The findings include:
Review of the hospital's policy, "Incident Reporting" revised 03/2011, revealed, "POLICY: Events not consistent with the routine care of patients or that could result in an injury to a patient, visitor, employee or other individual will be measured and assessed to identify opportunities for improvement.
...PROCEDURE: ...I.A. All incidents (except medication incidents) involving patients, visitors or non-employee staff (physicians, students, contract persons) will be documented on the Performance Improvement Data Collection Tool. B. The Performance Improvement Data Collection Tool will be completed by the person discovering the incident and will forwarded to his/her department manager. C. The Performance Improvement Data Collection Tool will then be sent to the Risk Manager for review and any further investigation necessary. D. Aggregate data on incidents will be reported by Risk Management to the appropriate department, lead team and/or committee no less than quarterly...."

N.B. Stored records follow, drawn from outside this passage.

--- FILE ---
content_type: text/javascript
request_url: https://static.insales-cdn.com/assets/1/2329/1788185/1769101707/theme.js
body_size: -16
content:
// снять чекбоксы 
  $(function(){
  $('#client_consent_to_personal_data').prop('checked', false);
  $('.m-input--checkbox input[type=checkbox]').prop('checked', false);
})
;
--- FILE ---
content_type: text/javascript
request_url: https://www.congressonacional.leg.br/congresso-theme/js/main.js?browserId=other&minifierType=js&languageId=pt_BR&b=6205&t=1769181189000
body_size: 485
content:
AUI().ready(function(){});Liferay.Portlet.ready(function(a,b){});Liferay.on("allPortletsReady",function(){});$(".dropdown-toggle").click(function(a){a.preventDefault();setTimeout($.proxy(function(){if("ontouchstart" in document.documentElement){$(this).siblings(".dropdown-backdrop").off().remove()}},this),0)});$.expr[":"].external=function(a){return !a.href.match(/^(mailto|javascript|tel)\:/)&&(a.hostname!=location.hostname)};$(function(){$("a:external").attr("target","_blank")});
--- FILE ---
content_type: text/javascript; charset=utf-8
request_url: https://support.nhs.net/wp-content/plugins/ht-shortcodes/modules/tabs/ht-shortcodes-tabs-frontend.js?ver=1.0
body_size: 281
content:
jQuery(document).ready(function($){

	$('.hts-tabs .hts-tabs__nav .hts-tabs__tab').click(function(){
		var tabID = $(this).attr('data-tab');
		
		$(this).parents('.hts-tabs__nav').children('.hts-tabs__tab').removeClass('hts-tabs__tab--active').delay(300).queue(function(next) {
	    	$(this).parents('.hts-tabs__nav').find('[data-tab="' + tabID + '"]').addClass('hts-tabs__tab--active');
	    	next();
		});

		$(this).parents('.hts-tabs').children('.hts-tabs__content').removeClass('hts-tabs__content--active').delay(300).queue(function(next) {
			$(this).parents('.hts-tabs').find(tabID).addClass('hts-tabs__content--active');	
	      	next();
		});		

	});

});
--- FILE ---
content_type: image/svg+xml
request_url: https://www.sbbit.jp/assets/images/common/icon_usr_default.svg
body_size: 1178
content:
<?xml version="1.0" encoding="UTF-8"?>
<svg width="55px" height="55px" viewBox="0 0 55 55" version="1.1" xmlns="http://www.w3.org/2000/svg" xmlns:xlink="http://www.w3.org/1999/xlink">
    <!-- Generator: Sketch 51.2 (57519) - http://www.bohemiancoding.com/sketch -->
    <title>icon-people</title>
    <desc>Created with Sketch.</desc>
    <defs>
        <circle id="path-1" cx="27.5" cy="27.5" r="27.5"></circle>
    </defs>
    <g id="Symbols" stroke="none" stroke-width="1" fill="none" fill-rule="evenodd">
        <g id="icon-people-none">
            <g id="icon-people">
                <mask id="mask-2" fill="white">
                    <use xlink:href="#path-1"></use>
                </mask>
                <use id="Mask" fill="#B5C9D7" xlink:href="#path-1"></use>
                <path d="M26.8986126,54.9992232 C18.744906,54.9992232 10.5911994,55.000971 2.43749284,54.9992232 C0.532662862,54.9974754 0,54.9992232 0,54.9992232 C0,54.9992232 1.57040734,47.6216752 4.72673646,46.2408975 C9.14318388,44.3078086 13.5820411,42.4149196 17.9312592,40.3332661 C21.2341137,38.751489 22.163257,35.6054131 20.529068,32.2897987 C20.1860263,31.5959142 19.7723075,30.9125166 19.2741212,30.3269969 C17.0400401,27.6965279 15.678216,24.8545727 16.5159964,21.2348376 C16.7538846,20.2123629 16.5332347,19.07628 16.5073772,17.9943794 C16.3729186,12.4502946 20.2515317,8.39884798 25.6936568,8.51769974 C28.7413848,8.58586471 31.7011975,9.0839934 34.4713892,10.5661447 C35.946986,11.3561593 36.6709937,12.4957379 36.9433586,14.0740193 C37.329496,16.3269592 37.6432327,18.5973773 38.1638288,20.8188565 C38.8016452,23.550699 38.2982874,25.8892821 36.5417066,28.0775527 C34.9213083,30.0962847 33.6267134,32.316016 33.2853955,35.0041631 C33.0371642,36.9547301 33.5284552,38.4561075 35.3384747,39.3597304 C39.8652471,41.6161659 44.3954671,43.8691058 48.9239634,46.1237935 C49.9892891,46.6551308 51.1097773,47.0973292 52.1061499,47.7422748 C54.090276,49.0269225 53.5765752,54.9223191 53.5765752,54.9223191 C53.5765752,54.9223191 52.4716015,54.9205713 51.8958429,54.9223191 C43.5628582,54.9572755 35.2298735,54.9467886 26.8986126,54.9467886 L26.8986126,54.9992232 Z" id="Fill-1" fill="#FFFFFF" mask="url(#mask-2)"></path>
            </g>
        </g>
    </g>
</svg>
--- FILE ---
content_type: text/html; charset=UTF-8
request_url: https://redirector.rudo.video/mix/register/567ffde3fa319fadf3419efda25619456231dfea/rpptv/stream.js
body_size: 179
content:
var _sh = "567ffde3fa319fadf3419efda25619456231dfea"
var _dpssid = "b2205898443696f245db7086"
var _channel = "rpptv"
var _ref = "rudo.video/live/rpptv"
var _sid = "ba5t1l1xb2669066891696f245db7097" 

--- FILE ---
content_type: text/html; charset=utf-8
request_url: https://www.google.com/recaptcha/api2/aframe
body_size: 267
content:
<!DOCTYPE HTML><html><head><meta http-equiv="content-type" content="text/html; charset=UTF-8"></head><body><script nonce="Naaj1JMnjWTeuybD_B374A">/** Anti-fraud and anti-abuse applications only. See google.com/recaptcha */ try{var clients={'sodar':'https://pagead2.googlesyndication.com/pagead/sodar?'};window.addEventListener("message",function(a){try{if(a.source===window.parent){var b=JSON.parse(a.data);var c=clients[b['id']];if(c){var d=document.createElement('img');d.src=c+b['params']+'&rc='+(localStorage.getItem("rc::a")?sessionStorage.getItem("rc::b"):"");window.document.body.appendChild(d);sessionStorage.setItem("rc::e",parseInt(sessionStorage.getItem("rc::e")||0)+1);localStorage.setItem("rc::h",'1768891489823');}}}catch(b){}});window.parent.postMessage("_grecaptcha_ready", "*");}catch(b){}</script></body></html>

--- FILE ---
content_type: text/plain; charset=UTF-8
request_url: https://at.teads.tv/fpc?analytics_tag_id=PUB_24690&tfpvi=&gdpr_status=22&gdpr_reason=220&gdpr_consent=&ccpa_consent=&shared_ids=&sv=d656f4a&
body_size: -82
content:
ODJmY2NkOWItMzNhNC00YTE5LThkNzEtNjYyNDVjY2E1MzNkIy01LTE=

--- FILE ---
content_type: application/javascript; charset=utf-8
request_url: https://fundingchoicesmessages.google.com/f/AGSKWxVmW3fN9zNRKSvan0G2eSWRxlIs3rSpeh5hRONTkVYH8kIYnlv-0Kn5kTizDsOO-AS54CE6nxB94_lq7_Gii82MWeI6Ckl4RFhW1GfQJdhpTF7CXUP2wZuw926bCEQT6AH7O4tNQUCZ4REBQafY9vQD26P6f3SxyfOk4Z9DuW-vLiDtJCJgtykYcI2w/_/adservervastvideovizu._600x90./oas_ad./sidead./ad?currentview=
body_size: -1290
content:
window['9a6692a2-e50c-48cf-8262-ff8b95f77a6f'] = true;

Closed record review on 03/07/2012 of Patient #5 revealed a 32 year-old male that presented to the emergency department on 01/25/2012 with bipolar and schizoaffective disorders. Review revealed the patient remained in the emergency department pending placement for inpatient psychiatric admission through 02/10/2012 when he was transferred to another facility. Review of the record revealed the patient had a history of violent behavior and county deputies (non-employed law enforcement) remained with the patient during the time the patient was in the emergency department. Review of nursing notes revealed a "late entry" note documented on 01/30/2012 at 2147 that stated the nurse was called to the patient's room at 2135 when the patient "punched the officer in the face. The officer wrestled the patient to the ground and applied handcuffs."
Interview on 03/07/2012 at 1525 with RN (Registered Nurse) #1 revealed she was the primary nurse assigned to Patient #5 on 01/30/2012 when the patient hit the police officer. Interview revealed the nurse failed to complete an occurrence report. Interview confirmed the hospital policy for documenting an occurrence report was not followed.
Interview on 03/07/2012 at 0950 with the Director of Security confirmed no documentation of an occurrence report being completed for the police officer that was hit by Patient #5 in the emergency department on 01/30/2012.